Exercise details — Decide whether each statement agrees with the passage below about extending the performance right to radio: 1. The hearings took place on June 11, 2008. 2. A 1995 amendment made analog radio transmissions subject to the performance right. 3. Representative Berman said broadcasters in China pay such a performance right. Give yes or no for each, quoting the deciding words.

On June 11, 2008, the House Subcommittee on Courts, the Internet and Intellectual Property held hearings on proposed legislation that would extend the copyright law’s performance right to radio broadcasts of sound recordings. Witnesses representing musicians testified that such a new right was needed to close a “loophole” under which radio stations did not have to pay their “fair share” to copyright holders. A 1995 amendment to the Copyright Act made digital radio transmissions subject to the performance right. However, several attempts to extend the right to traditional analog radio have failed. Now, bills are pending in both the House (H.R. 4789) and the Senate (S. 2500) to make all audio transmissions of sound recordings subject to a performance right.

When introducing the legislation late last year, Representative Howard Berman of California explained that songwriters and music publishers “rightly do get paid when their song is played on the radio, but the artist whose voice or musical talent brings in the ad revenue for the station never receives a penny from the station.” Representative Berman explained that broadcasters in almost all other countries in the world pay such a performance right, “except for China, Iran, North Korea, and Rwanda.” He also explained that cable, satellite and Internet radio services already pay a fee determined by the Copyright Royalty Board for a statutory license to broadcast music, and the proposed legislation would simply extend that to terrestrial broadcasters such as AM and FM radio stations.

Records —
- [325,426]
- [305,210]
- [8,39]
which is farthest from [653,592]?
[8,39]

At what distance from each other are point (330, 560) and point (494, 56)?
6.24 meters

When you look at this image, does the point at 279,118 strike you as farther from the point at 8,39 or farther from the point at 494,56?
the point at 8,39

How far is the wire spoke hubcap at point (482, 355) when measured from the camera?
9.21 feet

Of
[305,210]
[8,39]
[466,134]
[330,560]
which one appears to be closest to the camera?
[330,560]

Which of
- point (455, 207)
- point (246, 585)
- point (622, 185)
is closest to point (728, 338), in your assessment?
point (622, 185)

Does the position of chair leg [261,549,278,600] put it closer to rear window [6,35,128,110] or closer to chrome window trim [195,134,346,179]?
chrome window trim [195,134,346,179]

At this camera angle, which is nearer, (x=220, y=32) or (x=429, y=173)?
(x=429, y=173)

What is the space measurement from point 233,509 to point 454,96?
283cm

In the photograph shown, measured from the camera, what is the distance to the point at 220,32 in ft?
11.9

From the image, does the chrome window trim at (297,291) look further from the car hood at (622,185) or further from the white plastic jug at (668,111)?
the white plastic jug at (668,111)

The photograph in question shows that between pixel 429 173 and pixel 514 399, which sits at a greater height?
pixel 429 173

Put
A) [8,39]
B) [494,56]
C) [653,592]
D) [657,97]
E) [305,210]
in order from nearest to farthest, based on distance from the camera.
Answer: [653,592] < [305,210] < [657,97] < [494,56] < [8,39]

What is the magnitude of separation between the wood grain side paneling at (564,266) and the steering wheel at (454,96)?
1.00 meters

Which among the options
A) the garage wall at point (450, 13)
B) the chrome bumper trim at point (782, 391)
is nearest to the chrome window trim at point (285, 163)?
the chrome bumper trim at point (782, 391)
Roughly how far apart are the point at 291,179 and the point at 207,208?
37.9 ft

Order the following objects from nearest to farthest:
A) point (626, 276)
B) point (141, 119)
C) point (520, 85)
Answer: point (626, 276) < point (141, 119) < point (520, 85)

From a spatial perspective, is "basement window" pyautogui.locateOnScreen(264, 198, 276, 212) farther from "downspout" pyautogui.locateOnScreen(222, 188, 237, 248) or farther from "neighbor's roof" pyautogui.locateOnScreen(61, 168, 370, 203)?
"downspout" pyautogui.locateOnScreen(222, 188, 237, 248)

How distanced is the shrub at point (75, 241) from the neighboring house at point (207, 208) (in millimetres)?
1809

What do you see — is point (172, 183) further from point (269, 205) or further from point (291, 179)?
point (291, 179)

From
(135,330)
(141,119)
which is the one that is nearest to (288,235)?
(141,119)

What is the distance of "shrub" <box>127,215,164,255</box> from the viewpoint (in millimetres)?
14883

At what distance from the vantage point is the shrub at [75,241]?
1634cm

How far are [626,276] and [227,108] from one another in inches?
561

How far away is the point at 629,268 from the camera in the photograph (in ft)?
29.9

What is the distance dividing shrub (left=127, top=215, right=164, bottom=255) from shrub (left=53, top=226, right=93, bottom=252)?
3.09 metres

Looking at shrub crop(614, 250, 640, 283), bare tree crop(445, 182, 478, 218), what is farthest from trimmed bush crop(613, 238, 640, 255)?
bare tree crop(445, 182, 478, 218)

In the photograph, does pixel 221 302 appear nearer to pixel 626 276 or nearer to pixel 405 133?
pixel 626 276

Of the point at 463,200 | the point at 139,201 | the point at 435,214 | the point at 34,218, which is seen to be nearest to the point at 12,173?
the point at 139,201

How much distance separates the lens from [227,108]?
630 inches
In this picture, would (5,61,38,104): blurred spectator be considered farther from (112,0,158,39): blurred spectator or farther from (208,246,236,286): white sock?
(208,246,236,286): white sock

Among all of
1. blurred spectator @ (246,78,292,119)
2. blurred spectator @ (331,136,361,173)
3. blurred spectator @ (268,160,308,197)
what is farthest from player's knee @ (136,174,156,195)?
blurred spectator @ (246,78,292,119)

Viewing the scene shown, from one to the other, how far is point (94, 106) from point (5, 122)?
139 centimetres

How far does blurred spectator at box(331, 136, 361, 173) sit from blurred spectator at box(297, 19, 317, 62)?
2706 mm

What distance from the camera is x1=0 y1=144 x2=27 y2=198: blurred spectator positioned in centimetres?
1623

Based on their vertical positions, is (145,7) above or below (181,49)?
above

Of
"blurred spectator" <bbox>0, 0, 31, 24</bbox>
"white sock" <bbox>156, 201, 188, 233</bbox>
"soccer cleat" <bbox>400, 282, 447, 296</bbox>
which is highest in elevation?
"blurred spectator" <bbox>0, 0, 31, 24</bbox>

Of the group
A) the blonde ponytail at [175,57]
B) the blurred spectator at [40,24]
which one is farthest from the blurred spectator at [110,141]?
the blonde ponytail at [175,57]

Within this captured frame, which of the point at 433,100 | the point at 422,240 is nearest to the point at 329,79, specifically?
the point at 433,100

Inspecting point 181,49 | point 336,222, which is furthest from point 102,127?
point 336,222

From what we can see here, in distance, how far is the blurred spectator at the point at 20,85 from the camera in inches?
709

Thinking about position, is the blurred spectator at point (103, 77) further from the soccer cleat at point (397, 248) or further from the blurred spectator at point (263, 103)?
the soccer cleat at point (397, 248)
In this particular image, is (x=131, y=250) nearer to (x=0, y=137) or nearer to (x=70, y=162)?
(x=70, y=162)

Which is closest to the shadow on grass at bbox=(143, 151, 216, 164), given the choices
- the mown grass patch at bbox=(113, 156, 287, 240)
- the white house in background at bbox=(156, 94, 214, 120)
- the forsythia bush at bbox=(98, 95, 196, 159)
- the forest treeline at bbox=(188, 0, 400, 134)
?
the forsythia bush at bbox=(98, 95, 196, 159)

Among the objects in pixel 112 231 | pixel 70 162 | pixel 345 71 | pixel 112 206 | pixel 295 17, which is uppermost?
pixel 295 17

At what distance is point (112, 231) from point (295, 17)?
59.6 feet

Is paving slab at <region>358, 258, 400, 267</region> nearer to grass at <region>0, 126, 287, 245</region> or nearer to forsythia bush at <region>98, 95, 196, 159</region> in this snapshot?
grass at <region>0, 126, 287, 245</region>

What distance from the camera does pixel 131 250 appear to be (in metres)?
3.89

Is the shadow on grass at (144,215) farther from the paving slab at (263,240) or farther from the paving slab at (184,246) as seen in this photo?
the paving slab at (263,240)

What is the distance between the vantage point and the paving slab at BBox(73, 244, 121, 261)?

Answer to the problem —
1. Yes: "On June 11, 2008, the House Subcommittee on Courts, the Internet and Intellectual Property held hearings"
2. No: "A 1995 amendment to the Copyright Act made digital radio transmissions subject to the performance right."
3. No: "except for China, Iran, North Korea, and Rwanda."